(SUPPLIED DATA)
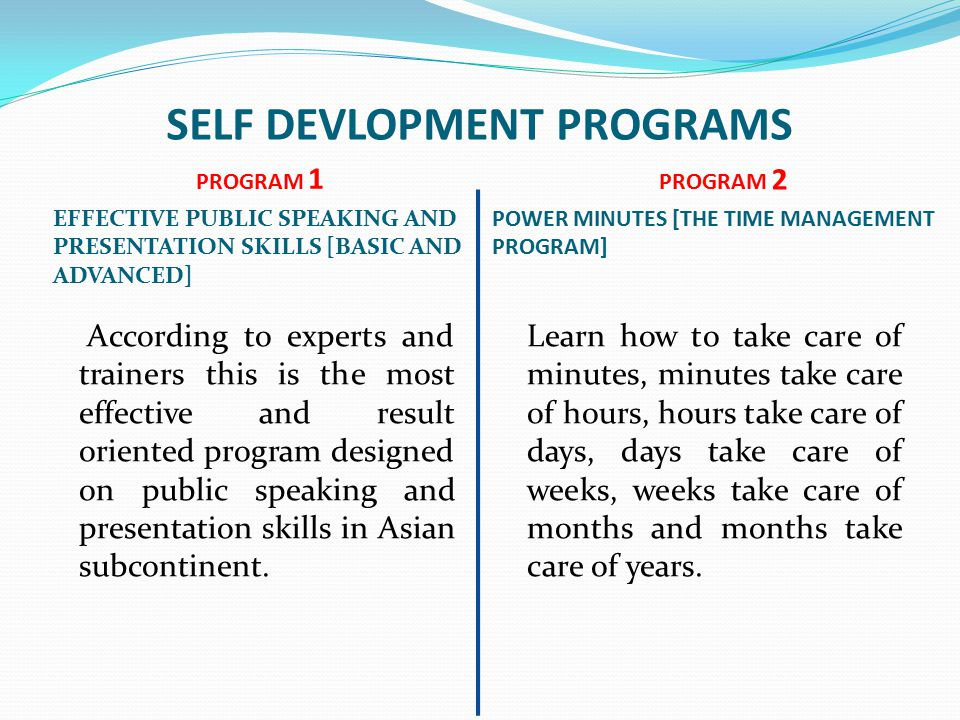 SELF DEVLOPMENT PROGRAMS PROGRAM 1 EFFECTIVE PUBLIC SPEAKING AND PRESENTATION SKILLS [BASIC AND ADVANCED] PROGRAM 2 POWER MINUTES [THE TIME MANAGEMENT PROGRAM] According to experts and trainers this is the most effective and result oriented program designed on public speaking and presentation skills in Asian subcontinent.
--
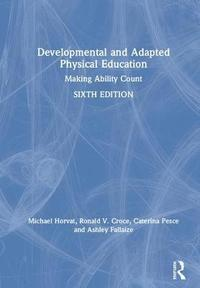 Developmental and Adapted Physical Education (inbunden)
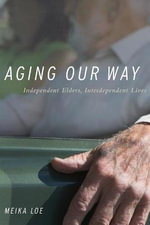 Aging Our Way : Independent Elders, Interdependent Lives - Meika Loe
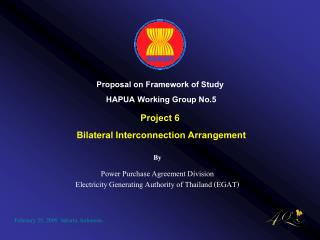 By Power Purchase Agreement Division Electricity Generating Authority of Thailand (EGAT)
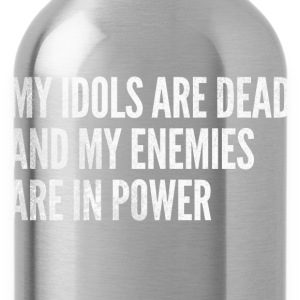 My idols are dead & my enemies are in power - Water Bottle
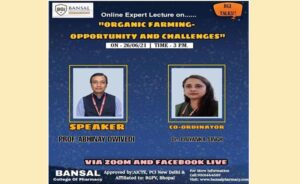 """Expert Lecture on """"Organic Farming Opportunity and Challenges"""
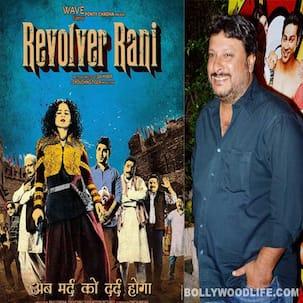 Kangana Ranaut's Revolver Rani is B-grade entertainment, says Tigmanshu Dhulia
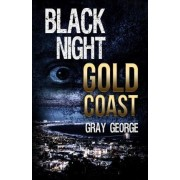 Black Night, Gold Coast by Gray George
...
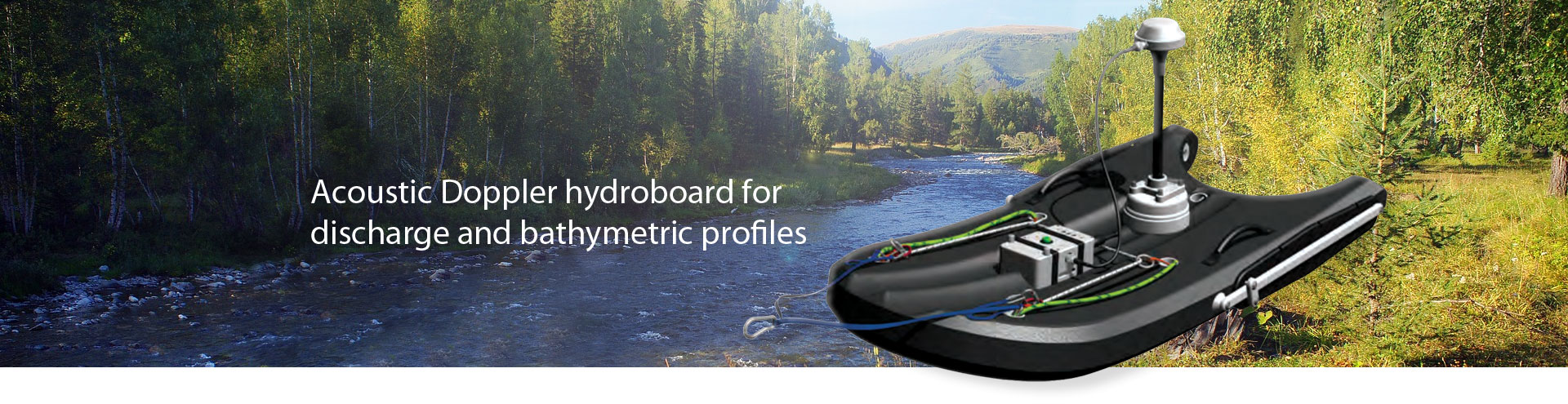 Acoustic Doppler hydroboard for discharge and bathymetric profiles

(TO DO)
Above are the records; copy from them only the lines starting at the one containing "Kangana Ranaut's Revolver" and ending at the one containing "Black Night, Gold Coast by Gray George", exactly and without pictures.

(RESPONSE TO THIS EXERCISE)
 Kangana Ranaut's Revolver Rani is B-grade entertainment, says Tigmanshu Dhulia
 Black Night, Gold Coast by Gray George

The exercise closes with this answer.